WHAT IS NEEDED
What follows is a set of records, each of which is to be written out exactly.
Segment Open
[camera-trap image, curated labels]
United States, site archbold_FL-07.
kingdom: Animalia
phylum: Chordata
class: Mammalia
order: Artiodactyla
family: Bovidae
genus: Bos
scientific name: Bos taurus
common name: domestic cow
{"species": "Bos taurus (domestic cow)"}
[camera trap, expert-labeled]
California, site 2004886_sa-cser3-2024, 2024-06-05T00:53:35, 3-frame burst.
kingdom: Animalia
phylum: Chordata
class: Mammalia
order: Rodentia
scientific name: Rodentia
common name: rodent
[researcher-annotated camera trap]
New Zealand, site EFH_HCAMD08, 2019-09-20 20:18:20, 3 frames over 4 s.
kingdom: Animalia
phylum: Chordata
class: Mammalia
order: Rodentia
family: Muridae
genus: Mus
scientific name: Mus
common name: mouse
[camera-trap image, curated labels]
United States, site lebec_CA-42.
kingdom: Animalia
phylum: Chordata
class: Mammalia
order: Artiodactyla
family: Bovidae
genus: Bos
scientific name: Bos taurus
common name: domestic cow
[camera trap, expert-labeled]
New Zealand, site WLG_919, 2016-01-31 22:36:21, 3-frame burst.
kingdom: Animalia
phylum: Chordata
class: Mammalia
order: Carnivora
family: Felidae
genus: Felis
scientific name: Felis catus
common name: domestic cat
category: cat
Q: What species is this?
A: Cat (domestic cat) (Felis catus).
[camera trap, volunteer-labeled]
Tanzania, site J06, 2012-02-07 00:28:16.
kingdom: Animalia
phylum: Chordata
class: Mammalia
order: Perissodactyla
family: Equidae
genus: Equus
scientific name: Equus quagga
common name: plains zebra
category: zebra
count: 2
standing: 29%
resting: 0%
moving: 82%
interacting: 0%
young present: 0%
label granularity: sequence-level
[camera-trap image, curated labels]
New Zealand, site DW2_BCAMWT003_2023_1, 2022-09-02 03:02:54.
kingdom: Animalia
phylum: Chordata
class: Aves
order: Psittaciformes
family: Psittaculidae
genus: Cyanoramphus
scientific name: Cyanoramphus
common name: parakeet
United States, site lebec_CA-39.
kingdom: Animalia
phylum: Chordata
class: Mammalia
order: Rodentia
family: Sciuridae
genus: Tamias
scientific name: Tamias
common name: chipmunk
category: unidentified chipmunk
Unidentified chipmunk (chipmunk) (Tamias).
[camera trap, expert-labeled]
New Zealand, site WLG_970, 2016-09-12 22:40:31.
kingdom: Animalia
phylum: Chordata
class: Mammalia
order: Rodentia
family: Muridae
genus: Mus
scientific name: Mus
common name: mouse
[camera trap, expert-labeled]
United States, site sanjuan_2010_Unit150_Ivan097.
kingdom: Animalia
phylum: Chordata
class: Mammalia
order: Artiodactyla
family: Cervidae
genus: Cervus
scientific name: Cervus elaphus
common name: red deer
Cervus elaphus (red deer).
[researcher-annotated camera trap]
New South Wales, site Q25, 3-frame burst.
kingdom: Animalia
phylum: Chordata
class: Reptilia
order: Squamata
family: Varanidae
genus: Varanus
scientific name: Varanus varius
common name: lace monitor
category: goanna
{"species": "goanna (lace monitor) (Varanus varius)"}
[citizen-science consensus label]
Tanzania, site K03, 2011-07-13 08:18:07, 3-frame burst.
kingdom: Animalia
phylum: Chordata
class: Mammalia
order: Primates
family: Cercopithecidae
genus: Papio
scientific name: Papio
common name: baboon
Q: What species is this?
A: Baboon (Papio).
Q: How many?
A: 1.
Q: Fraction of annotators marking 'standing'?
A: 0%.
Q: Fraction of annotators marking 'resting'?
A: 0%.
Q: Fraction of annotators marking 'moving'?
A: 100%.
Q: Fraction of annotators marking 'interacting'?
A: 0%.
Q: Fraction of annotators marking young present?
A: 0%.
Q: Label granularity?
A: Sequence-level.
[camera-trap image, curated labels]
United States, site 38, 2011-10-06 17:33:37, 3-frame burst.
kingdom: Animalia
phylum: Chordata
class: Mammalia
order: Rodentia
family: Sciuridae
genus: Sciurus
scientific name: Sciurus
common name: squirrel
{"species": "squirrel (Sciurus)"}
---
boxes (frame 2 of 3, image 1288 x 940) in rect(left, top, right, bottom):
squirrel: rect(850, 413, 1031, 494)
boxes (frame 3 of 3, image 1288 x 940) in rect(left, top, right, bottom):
Segment Closed
RESPONSE
[camera-trap image, curated labels]
United States, site archbold_FL-07.
kingdom: Animalia
phylum: Chordata
class: Mammalia
order: Artiodactyla
family: Bovidae
genus: Bos
scientific name: Bos taurus
common name: domestic cow
{"species": "Bos taurus (domestic cow)"}
[camera trap, expert-labeled]
California, site 2004886_sa-cser3-2024, 2024-06-05T00:53:35, 3-frame burst.
kingdom: Animalia
phylum: Chordata
class: Mammalia
order: Rodentia
scientific name: Rodentia
common name: rodent
[researcher-annotated camera trap]
New Zealand, site EFH_HCAMD08, 2019-09-20 20:18:20, 3 frames over 4 s.
kingdom: Animalia
phylum: Chordata
class: Mammalia
order: Rodentia
family: Muridae
genus: Mus
scientific name: Mus
common name: mouse
[camera-trap image, curated labels]
United States, site lebec_CA-42.
kingdom: Animalia
phylum: Chordata
class: Mammalia
order: Artiodactyla
family: Bovidae
genus: Bos
scientific name: Bos taurus
common name: domestic cow
[camera trap, expert-labeled]
New Zealand, site WLG_919, 2016-01-31 22:36:21, 3-frame burst.
kingdom: Animalia
phylum: Chordata
class: Mammalia
order: Carnivora
family: Felidae
genus: Felis
scientific name: Felis catus
common name: domestic cat
category: cat
Q: What species is this?
A: Cat (domestic cat) (Felis catus).
[camera trap, volunteer-labeled]
Tanzania, site J06, 2012-02-07 00:28:16.
kingdom: Animalia
phylum: Chordata
class: Mammalia
order: Perissodactyla
family: Equidae
genus: Equus
scientific name: Equus quagga
common name: plains zebra
category: zebra
count: 2
standing: 29%
resting: 0%
moving: 82%
interacting: 0%
young present: 0%
label granularity: sequence-level
[camera-trap image, curated labels]
New Zealand, site DW2_BCAMWT003_2023_1, 2022-09-02 03:02:54.
kingdom: Animalia
phylum: Chordata
class: Aves
order: Psittaciformes
family: Psittaculidae
genus: Cyanoramphus
scientific name: Cyanoramphus
common name: parakeet
United States, site lebec_CA-39.
kingdom: Animalia
phylum: Chordata
class: Mammalia
order: Rodentia
family: Sciuridae
genus: Tamias
scientific name: Tamias
common name: chipmunk
category: unidentified chipmunk
Unidentified chipmunk (chipmunk) (Tamias).
[camera trap, expert-labeled]
New Zealand, site WLG_970, 2016-09-12 22:40:31.
kingdom: Animalia
phylum: Chordata
class: Mammalia
order: Rodentia
family: Muridae
genus: Mus
scientific name: Mus
common name: mouse
[camera trap, expert-labeled]
United States, site sanjuan_2010_Unit150_Ivan097.
kingdom: Animalia
phylum: Chordata
class: Mammalia
order: Artiodactyla
family: Cervidae
genus: Cervus
scientific name: Cervus elaphus
common name: red deer
Cervus elaphus (red deer).
[researcher-annotated camera trap]
New South Wales, site Q25, 3-frame burst.
kingdom: Animalia
phylum: Chordata
class: Reptilia
order: Squamata
family: Varanidae
genus: Varanus
scientific name: Varanus varius
common name: lace monitor
category: goanna
{"species": "goanna (lace monitor) (Varanus varius)"}
[citizen-science consensus label]
Tanzania, site K03, 2011-07-13 08:18:07, 3-frame burst.
kingdom: Animalia
phylum: Chordata
class: Mammalia
order: Primates
family: Cercopithecidae
genus: Papio
scientific name: Papio
common name: baboon
Q: What species is this?
A: Baboon (Papio).
Q: How many?
A: 1.
Q: Fraction of annotators marking 'standing'?
A: 0%.
Q: Fraction of annotators marking 'resting'?
A: 0%.
Q: Fraction of annotators marking 'moving'?
A: 100%.
Q: Fraction of annotators marking 'interacting'?
A: 0%.
Q: Fraction of annotators marking young present?
A: 0%.
Q: Label granularity?
A: Sequence-level.
[camera-trap image, curated labels]
United States, site 38, 2011-10-06 17:33:37, 3-frame burst.
kingdom: Animalia
phylum: Chordata
class: Mammalia
order: Rodentia
family: Sciuridae
genus: Sciurus
scientific name: Sciurus
common name: squirrel
{"species": "squirrel (Sciurus)"}
---
boxes (frame 2 of 3, image 1288 x 940) in rect(left, top, right, bottom):
squirrel: rect(850, 413, 1031, 494)
boxes (frame 3 of 3, image 1288 x 940) in rect(left, top, right, bottom):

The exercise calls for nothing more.